Nay, sure, I think she holds them prisoners still.
...seek out you?
Why, lady, love hath twenty pair of eyes.
...eye at all.
To see such lovers, Thurio, as yourself.
Upon a homely object, Love can wink.
... Enter Proteus.
Welcome, dear Proteus.—Mistress, I beseech you
Confirm his welcome with some special favor.
...to hear from.
Mistress, it is. Sweet lady, entertain him
To be my fellow-servant to your Ladyship.
...a worthy mistress.
Leave off discourse of disability.
Sweet lady, entertain him for your servant.
...upon your Ladyship.
Now tell me, how do all from whence you came?
...much commended.
And how do yours?
...all in health.
How does your lady? And how thrives your love?
...a love discourse.
Ay, Proteus, but that life is altered now.
I have done penance for contemning Love,
Whose high imperious thoughts have punished me
With bitter fasts, with penitential groans,
With nightly tears, and daily heartsore sighs,
For in revenge of my contempt of love,
Love hath chased sleep from my enthrallèd eyes
And made them watchers of mine own heart’s sorrow.
O gentle Proteus, Love’s a mighty lord
And hath so humbled me as I confess
There is no woe to his correction,
Nor, to his service, no such joy on Earth.

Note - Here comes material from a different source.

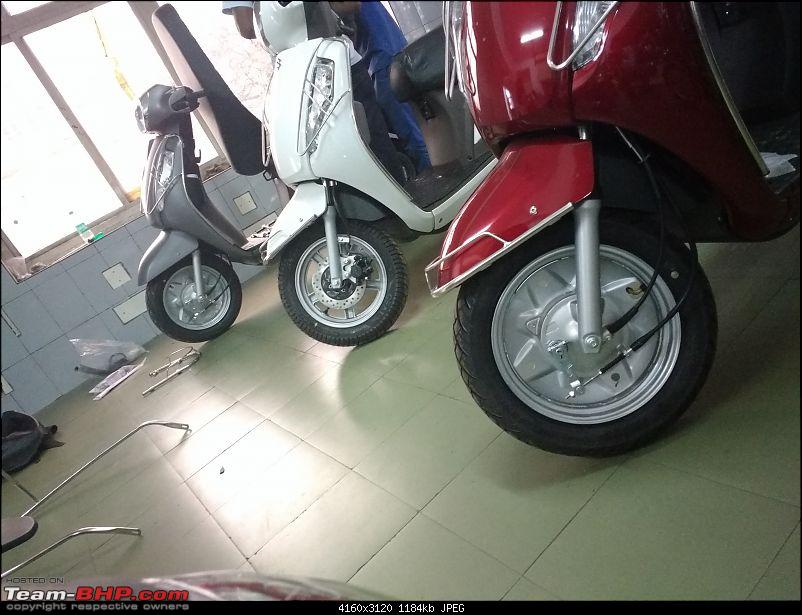 My Milky Bar: All-New Suzuki Access 125 Special Edition. EDIT: 5000 km completed-img_20161212_170358984.jpg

Now, no discourse except it be of love.
Now can I break my fast, dine, sup, and sleep
Upon the very naked name of Love.
...you worship so?
Even she. And is she not a heavenly saint?
...an earthly paragon.
Call her divine.
...not flatter her.
O, flatter me, for love delights in praises.
...like to you.
Then speak the truth by her; if not divine,
Yet let her be a principality,
Sovereign to all the creatures on the Earth.
...Except my mistress.
Sweet, except not any,
Except thou wilt except against my love.
...prefer mine own?
And I will help thee to prefer her too:
She shall be dignified with this high honor—
To bear my lady’s train, lest the base earth
Should from her vesture chance to steal a kiss
And, of so great a favor growing proud,
Disdain to root the summer-swelling flower
And make rough winter everlastingly.
...braggartism is this?
Pardon me, Proteus, all I can is nothing
To her whose worth makes other worthies nothing.
She is alone—
...let her alone.
Not for the world! Why, man, she is mine own,
And I as rich in having such a jewel
As twenty seas if all their sand were pearl,
The water nectar, and the rocks pure gold.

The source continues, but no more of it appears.